**Data shown**

begin

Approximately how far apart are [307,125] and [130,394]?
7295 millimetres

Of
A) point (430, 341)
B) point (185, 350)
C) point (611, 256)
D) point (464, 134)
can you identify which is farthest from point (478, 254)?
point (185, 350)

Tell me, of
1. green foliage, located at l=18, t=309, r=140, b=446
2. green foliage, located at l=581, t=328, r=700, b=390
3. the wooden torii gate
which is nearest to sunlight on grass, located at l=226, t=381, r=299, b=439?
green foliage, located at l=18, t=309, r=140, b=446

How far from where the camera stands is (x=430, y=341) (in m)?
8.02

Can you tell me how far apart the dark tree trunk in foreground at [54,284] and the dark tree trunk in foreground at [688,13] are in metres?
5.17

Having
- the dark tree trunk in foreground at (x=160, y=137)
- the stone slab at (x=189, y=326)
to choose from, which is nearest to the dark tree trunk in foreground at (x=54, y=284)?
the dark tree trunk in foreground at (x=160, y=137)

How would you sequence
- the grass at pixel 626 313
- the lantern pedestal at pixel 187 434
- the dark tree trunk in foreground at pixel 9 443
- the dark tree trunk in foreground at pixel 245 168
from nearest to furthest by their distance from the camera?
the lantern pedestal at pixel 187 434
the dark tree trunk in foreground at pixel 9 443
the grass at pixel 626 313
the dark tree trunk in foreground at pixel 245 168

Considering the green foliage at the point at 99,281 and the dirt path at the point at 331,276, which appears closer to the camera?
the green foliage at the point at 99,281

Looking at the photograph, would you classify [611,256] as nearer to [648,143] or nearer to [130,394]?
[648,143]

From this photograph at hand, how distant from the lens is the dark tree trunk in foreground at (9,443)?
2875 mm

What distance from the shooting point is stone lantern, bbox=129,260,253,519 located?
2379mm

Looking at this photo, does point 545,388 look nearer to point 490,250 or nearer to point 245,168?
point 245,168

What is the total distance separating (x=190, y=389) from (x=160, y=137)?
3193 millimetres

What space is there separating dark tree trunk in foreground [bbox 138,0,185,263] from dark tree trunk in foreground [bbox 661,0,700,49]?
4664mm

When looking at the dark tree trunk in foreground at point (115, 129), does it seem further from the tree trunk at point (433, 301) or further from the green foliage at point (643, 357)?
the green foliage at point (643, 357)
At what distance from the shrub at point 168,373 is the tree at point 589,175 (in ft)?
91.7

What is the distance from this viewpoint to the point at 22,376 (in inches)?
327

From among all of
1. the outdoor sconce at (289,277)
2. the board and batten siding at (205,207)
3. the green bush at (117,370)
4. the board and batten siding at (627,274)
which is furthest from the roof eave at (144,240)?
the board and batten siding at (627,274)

end

Put everything in the entries above, from the line containing "What space is" down to the end of the entries, into a JSON list of strings with one string per line. Leave out blank lines.

**Task response**
[
  "What space is there separating dark tree trunk in foreground [bbox 138,0,185,263] from dark tree trunk in foreground [bbox 661,0,700,49]?",
  "4664mm",
  "When looking at the dark tree trunk in foreground at point (115, 129), does it seem further from the tree trunk at point (433, 301) or further from the green foliage at point (643, 357)?",
  "the green foliage at point (643, 357)",
  "At what distance from the shrub at point 168,373 is the tree at point 589,175 (in ft)?",
  "91.7",
  "What is the distance from this viewpoint to the point at 22,376 (in inches)?",
  "327",
  "From among all of",
  "1. the outdoor sconce at (289,277)",
  "2. the board and batten siding at (205,207)",
  "3. the green bush at (117,370)",
  "4. the board and batten siding at (627,274)",
  "which is furthest from the roof eave at (144,240)?",
  "the board and batten siding at (627,274)"
]